For a "9," the requirements are: "a superb condition card that exhibits only one of the following minor flaws -- a very slight wax stain on reverse, a minor printing imperfection or slightly off-white borders."

Is Young looking for a needle in a haystack? Sometimes. To be sure, he specializes in hard-to-obtain cards in his exclusive collection:

MLBPLAYERS.com: How did you get involved in this high level of collecting?

Young: I've been collecting for a long time. After the 2000 season, I got into 'graded' cards. I always liked rookie cards. I have cards from the 1950s and 1960s. Al Kaline's rookie card, only one in existence, a PSA 10. Also Hoyt Wilhelm, Ernie Banks, Harmon Killebrew, Robert Clemente.

MLBPLAYERS.com: To what lengths do you go to obtain such cards?

Young: In the bracket I collect, there are very few people up in that bracket. To get a PSA or Global 10, that's almost impossible to get. For instance, I had a Reggie Jackson card. Maybe 3,000 cards have been submitted, but only one 10. First it was trading, then getting them through different dealers. I have a friend named Dave Bailey I call the 'architect' who goes out there and finds these cards.

The biggest collector of cards in baseball (other than himself) was Tom Candiotti (now a Diamondbacks announcer). He has a couple of cards that I want, but I need to talk to him privately.

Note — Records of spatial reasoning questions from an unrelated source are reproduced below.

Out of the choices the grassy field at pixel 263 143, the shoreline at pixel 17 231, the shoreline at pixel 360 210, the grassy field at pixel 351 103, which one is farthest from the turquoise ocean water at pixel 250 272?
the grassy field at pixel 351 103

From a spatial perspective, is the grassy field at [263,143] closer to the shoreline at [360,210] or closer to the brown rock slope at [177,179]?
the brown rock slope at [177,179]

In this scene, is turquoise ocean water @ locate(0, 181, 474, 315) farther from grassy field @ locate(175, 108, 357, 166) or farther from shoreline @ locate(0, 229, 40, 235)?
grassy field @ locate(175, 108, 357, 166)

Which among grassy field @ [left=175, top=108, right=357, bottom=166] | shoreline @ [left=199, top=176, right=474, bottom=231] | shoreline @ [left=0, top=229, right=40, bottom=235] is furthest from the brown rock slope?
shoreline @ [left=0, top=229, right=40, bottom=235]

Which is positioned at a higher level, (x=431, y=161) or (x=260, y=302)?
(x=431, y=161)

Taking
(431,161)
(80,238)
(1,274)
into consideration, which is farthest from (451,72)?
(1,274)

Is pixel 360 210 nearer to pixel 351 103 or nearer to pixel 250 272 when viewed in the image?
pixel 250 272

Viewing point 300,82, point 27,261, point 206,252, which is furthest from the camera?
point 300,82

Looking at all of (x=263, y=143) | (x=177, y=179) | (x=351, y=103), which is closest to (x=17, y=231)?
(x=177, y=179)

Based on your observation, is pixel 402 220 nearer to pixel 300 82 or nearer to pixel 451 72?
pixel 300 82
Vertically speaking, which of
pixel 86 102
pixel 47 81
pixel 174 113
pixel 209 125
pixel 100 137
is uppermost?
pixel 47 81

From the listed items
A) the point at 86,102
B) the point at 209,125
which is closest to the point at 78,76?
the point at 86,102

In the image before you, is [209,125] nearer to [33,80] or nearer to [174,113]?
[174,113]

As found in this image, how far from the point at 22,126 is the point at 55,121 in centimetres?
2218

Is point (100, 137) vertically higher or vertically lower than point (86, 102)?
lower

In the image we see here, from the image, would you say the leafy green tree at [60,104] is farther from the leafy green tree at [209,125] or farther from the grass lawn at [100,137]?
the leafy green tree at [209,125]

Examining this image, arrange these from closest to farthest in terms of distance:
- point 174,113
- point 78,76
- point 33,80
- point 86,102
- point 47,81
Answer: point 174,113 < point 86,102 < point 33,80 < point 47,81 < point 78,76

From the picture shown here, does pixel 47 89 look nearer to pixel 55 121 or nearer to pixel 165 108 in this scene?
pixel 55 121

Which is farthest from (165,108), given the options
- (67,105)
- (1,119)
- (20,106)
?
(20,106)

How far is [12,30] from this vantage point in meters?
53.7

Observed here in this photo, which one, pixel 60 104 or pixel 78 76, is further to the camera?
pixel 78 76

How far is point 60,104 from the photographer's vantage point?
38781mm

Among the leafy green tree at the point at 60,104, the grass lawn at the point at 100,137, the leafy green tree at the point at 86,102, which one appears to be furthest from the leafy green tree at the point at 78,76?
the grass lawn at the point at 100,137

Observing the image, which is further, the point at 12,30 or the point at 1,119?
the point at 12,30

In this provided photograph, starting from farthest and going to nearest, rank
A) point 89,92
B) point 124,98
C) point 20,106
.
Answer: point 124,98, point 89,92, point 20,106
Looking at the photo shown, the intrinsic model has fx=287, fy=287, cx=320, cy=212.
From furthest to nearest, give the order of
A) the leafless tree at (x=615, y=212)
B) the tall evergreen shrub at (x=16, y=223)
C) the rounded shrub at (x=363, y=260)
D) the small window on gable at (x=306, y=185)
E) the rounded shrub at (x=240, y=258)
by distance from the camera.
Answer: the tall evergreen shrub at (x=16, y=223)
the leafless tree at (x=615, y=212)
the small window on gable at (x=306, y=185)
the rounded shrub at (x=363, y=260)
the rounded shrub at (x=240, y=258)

MLBPLAYERS.com: How did these cards become rare in the first place?

Young: The condition they're in. If there's one 10, there's probably 20 9's and then there's about 200 8's. The cards that I have, like Roy Campanella, are 10s. All I collect are 10s.

MLBPLAYERS.com: What's your motivation in this exclusive collecting process?

Young: It's passion. There are very few cards that I don't have that I want in the collection: Mickey Mantle, Sandy Koufax, Hank Aaron, Willie Stargell. I haven't seen that one (Stargell) yet. Mickey Mantle is owned by Tom Candiotti. That one's going to be a tough one to get. That's probably going to be the last card to get because it's so valuable. That's the 1951 Bowman. I don't care about the 1952 Topps -- that's not a true rookie (Mantle) card.

MLBPLAYERS.com: What will you do with this collection years down the line?

Young: Maybe one day I'll display it. Eventually they'll go to my kids.